---- DOCUMENT PASSAGE
It’s the first time that the second Trump administration has released its contingency plan in response to what would happen if Congress doesn’t keep the government funded after Oct. 1 — something that looks likely at the moment. The furlough of two-thirds of CISA employees is also relatively close to the last time the Biden administration produced shutdown guidance in 2023.
According to the DHS document, 889 of CISA’s 2,540 personnel would keep working through a government funding lapse. That workforce estimate is from May, and could be smaller now. In 2023, DHS anticipated that it would keep 960 of its then-3,117 employees at work.
The Biden administration said that year that it would have had the ability to recall another 790 CISA employees if needed. The latest DHS guidance doesn’t include any information on recallable employees, and CISA didn’t immediately respond to a request for that figure Monday.
Furloughs of cyber personnel could have a whole host of potentially negative consequences, government officials and outside cyber experts have warned. Those consequences could be even worse as the Trump administration slashes the federal workforce, some say.
A temporary reduction could invite more attacks on the federal government; slow down patching, cyber projects and regulations; prompt permanent departures from workers disillusioned about the stability of federal cyber work; hinder cybercrime prosecutions; and freeze cyber vulnerability scans.
--------
**WORK TO COMPLETE**
1/ In the CISA shutdown passage, why do some say the consequences of furloughing cyber personnel could be even worse? Answer in one to three sentences.
2/ Do these statements agree with the CISA shutdown passage? Answer each with yes or no, and quote the deciding words from the passage.
(a) The DHS document says 889 of CISA's 2,540 personnel would keep working through a funding lapse.
(b) The latest DHS guidance gives the number of CISA employees who could be recalled.
(c) In 2023, DHS expected to keep 960 employees at work.
The rows after this point are separate material, unrelated to the CISA shutdown passage.
---- DATA EXTRACTS
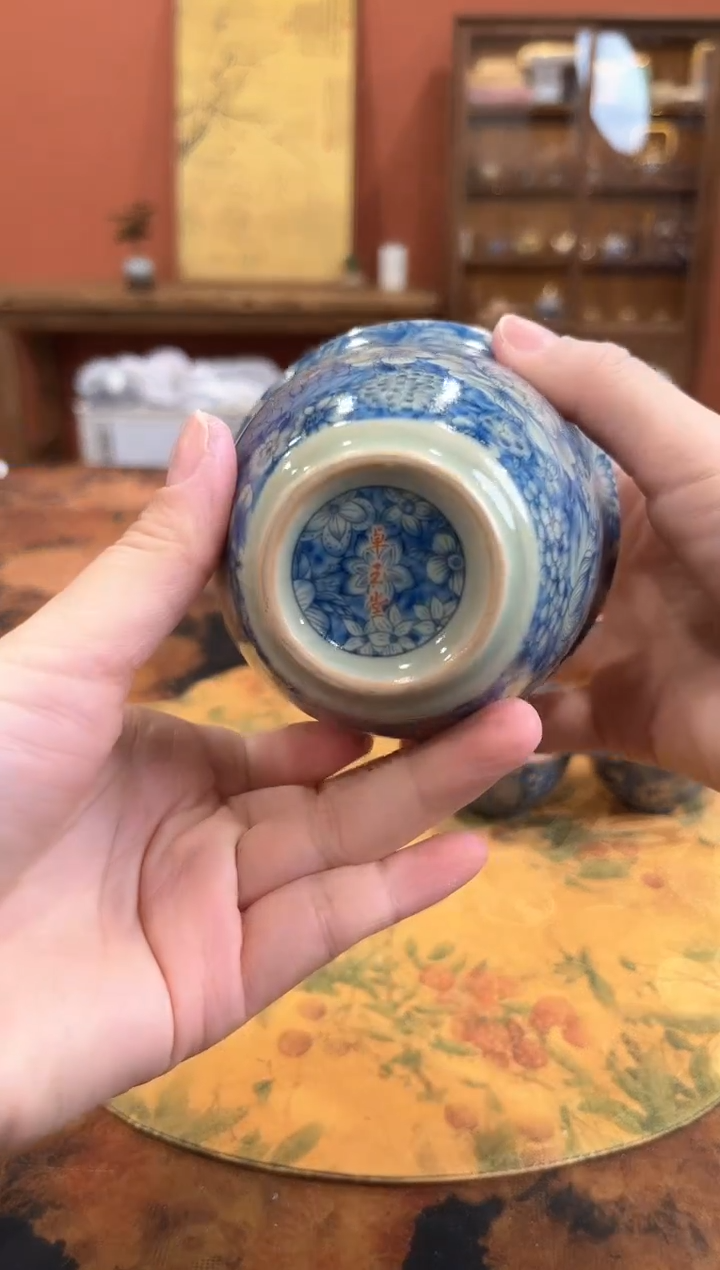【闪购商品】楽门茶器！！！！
--------
---- DATA EXTRACTS
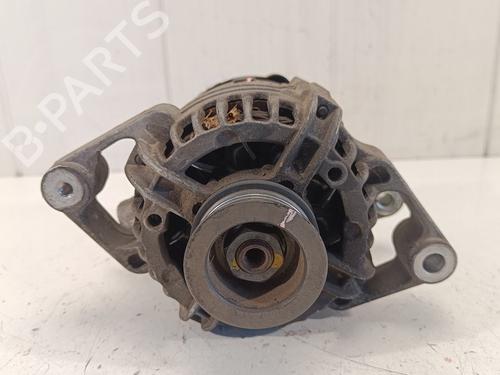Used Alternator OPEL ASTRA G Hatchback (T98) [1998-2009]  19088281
--------
---- DATA EXTRACTS
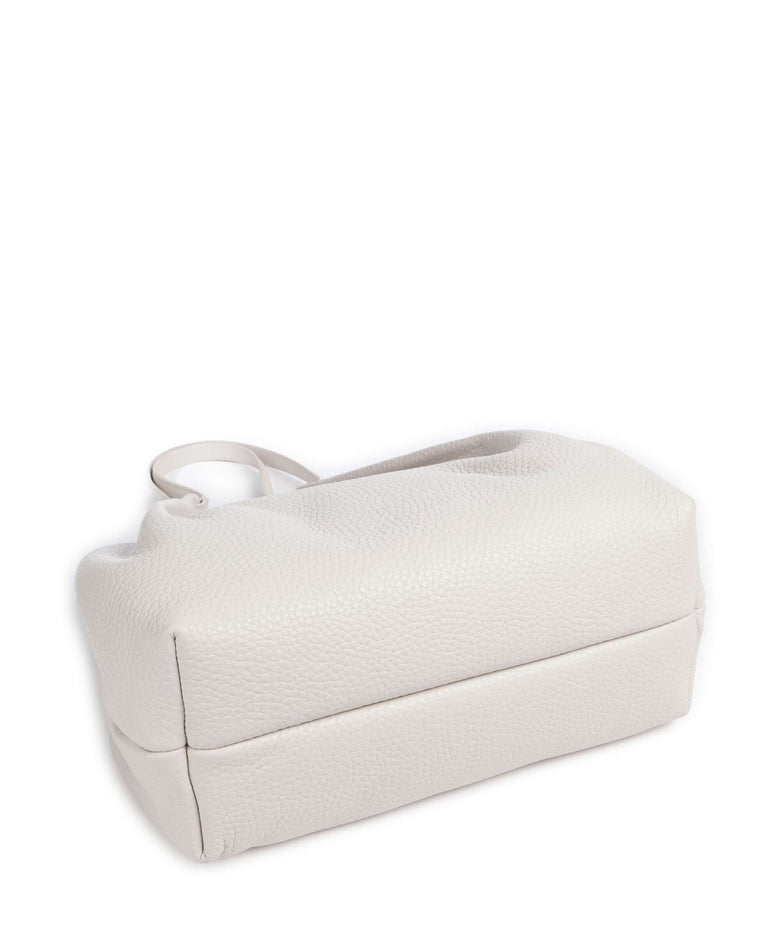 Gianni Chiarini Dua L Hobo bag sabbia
--------
**TASK SOLUTIONS**
1/ Some say the consequences could be even worse because the Trump administration is slashing the federal workforce.

2/
(a) Yes: "According to the DHS document, 889 of CISA’s 2,540 personnel would keep working through a government funding lapse."
(b) No: "The latest DHS guidance doesn’t include any information on recallable employees"
(c) Yes: "In 2023, DHS anticipated that it would keep 960 of its then-3,117 employees at work."